El objetivo del impuesto a las bolsas plástica, es recaudar recursos y desestimular su uso en los puntos de pago, con lo cual se esperan reducir los impactos ambientales asociados con los residuos generados por las bolsas, dato curioso que en la ley 1819 que establece el cobro de este impuesto no se definió el destino de esos recursos, que deberán ser canalizados y administrados por la Dirección de Impuestos y Aduanas Nacionales..

Lo que debes saber sobre el pago de Impuesto a las bolsas Plásticas

De acuerdo con la Ley 1819 de 2016, los establecimientos comerciales que entreguen bolsas, cuya finalidad sea cargar o llevar productos vendidos a sus clientes, deberán cobrar un impuesto de $20 por cada bolsa, El impuesto se causará al momento de la entrega de la bolsa Esta tarifa se incrementará $10 cada año, de manera que para el 2020 llegará a $50 por bolsa.

Este impuesto se cobrará a aquellas personas que opten por recibir bolsas plásticas cuya finalidad sea cargar o llevar los productos adquiridos en establecimientos comerciales, incluyendo domicilios,

El impuesto no constituye un sobre valor en el producto, ni es una carga para el comerciante, el impuesto se hace sobre el consumo a la bolsa plástica, más no de la fabricación de la misma y lo asume el usuario o consumidor de la bolsa.

La medida es clara: el impuesto se cobrará a aquellas personas que opten por recibir bolsas plásticas cuya finalidad sea cargar o llevar los productos adquiridos en establecimientos comerciales. Esto significa que aquellas bolsas que son utilizadas para guardar productos pre-empacados (como la carne y el pescado),
Ni las tiendas de barrio ni los restaurantes deben cobrar por las bolsas plásticas. Domicilios de grandes, establecimientos con sucursal, almacenes de cadena, como Éxito y Carulla, sí deberán hacerlo.

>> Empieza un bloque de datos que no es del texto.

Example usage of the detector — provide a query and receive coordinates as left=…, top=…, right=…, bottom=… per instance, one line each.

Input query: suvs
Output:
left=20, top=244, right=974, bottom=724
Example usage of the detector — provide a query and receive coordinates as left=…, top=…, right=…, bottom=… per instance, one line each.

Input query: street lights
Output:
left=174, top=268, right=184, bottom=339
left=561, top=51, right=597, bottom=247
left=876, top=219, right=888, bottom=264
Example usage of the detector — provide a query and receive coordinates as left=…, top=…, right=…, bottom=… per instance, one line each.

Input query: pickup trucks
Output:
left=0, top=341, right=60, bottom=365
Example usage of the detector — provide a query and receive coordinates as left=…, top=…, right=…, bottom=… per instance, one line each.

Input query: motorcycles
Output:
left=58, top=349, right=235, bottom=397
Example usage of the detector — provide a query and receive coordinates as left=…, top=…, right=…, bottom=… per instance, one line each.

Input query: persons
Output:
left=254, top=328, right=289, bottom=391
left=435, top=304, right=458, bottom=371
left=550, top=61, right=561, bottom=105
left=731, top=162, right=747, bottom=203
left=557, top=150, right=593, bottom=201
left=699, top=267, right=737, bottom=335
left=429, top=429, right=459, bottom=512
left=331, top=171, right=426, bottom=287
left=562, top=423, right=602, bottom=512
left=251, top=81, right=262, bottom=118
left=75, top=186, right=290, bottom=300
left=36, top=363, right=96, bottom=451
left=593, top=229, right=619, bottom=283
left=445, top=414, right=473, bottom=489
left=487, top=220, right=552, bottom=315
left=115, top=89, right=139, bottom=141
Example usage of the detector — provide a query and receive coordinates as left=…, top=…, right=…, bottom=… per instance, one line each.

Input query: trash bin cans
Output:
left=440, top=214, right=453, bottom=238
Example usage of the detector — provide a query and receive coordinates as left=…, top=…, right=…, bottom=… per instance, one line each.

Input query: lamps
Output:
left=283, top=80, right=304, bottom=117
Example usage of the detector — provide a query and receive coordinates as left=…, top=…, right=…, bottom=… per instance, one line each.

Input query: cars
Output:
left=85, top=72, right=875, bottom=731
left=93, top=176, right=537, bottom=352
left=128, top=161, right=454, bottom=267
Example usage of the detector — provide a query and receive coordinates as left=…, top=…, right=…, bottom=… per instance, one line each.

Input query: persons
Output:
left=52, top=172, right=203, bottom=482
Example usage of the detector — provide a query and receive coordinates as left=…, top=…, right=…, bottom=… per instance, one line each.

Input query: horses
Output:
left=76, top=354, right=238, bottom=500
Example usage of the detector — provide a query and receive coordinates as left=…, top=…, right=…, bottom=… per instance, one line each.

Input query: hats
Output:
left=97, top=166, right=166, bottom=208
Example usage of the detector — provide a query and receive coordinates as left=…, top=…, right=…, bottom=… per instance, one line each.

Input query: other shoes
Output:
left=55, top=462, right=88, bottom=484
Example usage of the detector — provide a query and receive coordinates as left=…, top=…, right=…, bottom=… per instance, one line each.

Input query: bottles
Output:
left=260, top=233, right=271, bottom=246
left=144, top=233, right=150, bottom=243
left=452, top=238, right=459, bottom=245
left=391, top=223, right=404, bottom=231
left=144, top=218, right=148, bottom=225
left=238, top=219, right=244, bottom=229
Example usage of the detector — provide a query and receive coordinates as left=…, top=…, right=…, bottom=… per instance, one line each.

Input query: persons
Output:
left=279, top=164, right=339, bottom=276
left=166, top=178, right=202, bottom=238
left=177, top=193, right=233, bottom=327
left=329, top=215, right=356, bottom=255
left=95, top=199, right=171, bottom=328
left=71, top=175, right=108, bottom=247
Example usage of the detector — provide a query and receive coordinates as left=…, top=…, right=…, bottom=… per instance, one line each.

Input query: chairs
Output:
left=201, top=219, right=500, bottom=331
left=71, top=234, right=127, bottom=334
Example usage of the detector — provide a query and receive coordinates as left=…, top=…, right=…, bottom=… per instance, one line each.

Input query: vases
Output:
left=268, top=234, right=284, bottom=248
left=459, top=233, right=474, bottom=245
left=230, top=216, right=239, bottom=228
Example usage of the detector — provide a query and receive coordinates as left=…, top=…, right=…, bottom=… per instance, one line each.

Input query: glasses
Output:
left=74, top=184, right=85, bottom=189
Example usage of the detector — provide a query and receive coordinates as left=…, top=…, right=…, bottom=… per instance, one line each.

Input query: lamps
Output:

“Lo primero que hay que aclarar es que el tributo se le cobra a los consumidores, los comerciantes serán los encargados de recaudarlo. Lo segundo es que se aplica únicamente sobre las bolsas para cargar los productos que se venden en el lugar, por eso no están incluidas las bolsas de basura ni las que entregan en otros establecimientos no comerciales como las Eps. Por último, la medida va dirigida especialmente a las grandes superficies, que es donde más se distribuyen estos artículos. En ese sentido, no va a generar una dificultad adicional, pues ya están acostumbrados a facturar con cifras que no siempre corresponden a las denominaciones de las monedas y los billetes que circulan en la sociedad”.